▸ **Required actions**:
(a) According to the covariate adjustment post, what kind of model handles the clustering that arises when each participant contributes several datapoints?
(b) Repeat word for word the section of the covariate adjustment post that opens with the words containing "The previous post" and closes with "experiment I’m planning.".
(c) Decide whether each statement agrees with the covariate adjustment post, answering yes or no and quoting the deciding words: (i) The previous post found covariate adjustment useful for binary data with one observation per participant. (ii) The author intends to collect the covariate variable in a planned experiment. (iii) Binary data with a single datapoint per participant can be analysed with logistic regression models.
** Start of Source text **
Covariate adjustment in logistic mixed models: Is it worth the effort?
The previous post investigated whether adjusting for covariates is useful when analysing binary data collected in a randomised experiment with one observation per participant. This turned out to be the case in terms of statistical power and obtaining a more accurate estimate of the treatment effect. This posts investigates whether these benefits carry over to mixed-effect analyses of binary data collected in randomised experiments with several observations per participant. The results suggest that, while covariate adjustment may be worth it if the covariate is a very strong determinant of individual differences in the task at hand, the benefit doesn’t seem large enough to warrant collecting the covariate variable in an experiment I’m planning.
Background
I mostly deal with binary dependent variables – whether a word was translated correctly (yes or no), for instance. When each participant contributes only a single datapoint, binary data can be analysed using logistic regression models. More often than not, however, participants are asked to translate several words, i.e. several datapoints are available per participant. This ‘clustering’ needs to be taken into account in the analysis, which is where logistic mixed-effects models come in (see Jaeger 2008 for a rundown).
** End of Source text **
** Start of Supplied data **
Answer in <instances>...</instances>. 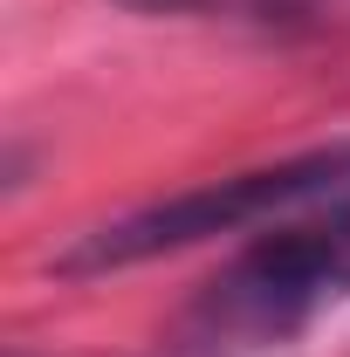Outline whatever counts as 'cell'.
** End of Supplied data **
▸ **Task-by-task solutions**:
(a) Logistic mixed-effects models.

(b)
The previous post investigated whether adjusting for covariates is useful when analysing binary data collected in a randomised experiment with one observation per participant. This turned out to be the case in terms of statistical power and obtaining a more accurate estimate of the treatment effect. This posts investigates whether these benefits carry over to mixed-effect analyses of binary data collected in randomised experiments with several observations per participant. The results suggest that, while covariate adjustment may be worth it if the covariate is a very strong determinant of individual differences in the task at hand, the benefit doesn’t seem large enough to warrant collecting the covariate variable in an experiment I’m planning.

(c)
(i) Yes: "This turned out to be the case in terms of statistical power and obtaining a more accurate estimate of the treatment effect."
(ii) No: "the benefit doesn’t seem large enough to warrant collecting the covariate variable in an experiment I’m planning."
(iii) Yes: "When each participant contributes only a single datapoint, binary data can be analysed using logistic regression models."